= Höfðaletur =

Höfðaletur (/is/; "head letters") is an unusual Icelandic style of lettering used in carving that has recently been adapted for use in printing. The letters do not have a fixed form.

== History ==

Bed-panel with verse in Höfðaletur lettering; National Museum of Iceland

The oldest known examples of Höfðaletur are thought to be 16th century, and the style is considered to have been modeled on Gothic textura.

The letters do not have a fixed form, but the verticals all have a "head" that is decorated with carving, usually simple and sloping but sometimes double. There are many conjectures about the derivation of the name höfðaletur, but no definite evidence exists.

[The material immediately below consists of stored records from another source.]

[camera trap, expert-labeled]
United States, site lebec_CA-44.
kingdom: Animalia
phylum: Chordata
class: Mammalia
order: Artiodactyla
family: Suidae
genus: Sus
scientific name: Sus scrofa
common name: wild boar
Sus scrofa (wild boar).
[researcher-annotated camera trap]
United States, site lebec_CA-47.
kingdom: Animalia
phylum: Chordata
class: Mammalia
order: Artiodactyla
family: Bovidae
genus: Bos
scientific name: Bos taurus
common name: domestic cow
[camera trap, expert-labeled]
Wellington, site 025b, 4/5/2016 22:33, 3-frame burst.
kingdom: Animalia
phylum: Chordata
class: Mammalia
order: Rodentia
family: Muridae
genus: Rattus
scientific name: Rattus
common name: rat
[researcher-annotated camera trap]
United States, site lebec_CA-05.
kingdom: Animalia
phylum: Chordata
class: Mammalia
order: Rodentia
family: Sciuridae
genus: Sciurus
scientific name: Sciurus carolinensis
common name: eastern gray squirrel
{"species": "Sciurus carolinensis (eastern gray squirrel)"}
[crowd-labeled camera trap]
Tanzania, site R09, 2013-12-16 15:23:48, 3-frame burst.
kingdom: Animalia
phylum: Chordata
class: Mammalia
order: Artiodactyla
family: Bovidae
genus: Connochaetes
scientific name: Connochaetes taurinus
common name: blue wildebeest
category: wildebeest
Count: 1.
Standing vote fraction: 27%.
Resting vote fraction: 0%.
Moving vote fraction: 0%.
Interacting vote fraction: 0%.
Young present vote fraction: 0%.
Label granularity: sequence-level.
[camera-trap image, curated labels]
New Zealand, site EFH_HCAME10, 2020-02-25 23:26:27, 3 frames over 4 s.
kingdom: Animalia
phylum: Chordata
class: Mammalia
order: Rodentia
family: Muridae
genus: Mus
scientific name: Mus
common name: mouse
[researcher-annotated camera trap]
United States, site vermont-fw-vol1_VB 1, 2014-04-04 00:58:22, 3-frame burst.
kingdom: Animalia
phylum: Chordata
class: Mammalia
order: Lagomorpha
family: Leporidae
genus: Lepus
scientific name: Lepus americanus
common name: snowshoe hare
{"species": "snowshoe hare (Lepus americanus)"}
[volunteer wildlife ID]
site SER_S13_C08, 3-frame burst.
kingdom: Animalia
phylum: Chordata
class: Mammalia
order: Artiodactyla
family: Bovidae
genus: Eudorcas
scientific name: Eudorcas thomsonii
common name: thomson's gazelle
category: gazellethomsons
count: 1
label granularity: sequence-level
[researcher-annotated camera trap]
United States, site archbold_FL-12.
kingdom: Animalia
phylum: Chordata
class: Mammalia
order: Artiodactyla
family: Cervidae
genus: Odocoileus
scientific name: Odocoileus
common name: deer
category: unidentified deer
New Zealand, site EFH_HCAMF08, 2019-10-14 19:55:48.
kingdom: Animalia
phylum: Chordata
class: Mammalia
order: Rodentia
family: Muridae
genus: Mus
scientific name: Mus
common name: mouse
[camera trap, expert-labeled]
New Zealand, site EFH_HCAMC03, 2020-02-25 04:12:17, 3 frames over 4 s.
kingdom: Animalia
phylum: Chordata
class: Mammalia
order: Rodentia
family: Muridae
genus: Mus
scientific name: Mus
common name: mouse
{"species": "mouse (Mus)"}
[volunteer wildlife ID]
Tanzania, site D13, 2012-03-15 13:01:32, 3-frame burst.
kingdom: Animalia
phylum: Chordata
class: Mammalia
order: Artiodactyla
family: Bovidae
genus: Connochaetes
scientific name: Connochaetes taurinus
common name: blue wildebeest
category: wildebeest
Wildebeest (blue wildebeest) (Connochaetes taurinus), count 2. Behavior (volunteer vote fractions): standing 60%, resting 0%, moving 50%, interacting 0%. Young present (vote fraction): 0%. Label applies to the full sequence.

Older examples of Höfðaletur are carved on wood and are always deeply incised so that the letters are in relief. Modern examples may also be found on metal objects, such as wedding rings. According to Brynjúlfur Jónsson, Höfðaletur replaced the quite different Spónaletur ("spoon-letters") on spoons and other silver objects in the late nineteenth century.

==Modern uses==
Some Icelandic font developers have experimented with Höfðaletur, including Gunnlaug Briem, Hörður Lárusson, Sigurður Orri Þórhannesson and Sól Hrafnsdóttir. The lettering features on the coat of arms of Akranes

The National Museum of Iceland uses höfðaletur as part of their visual identity.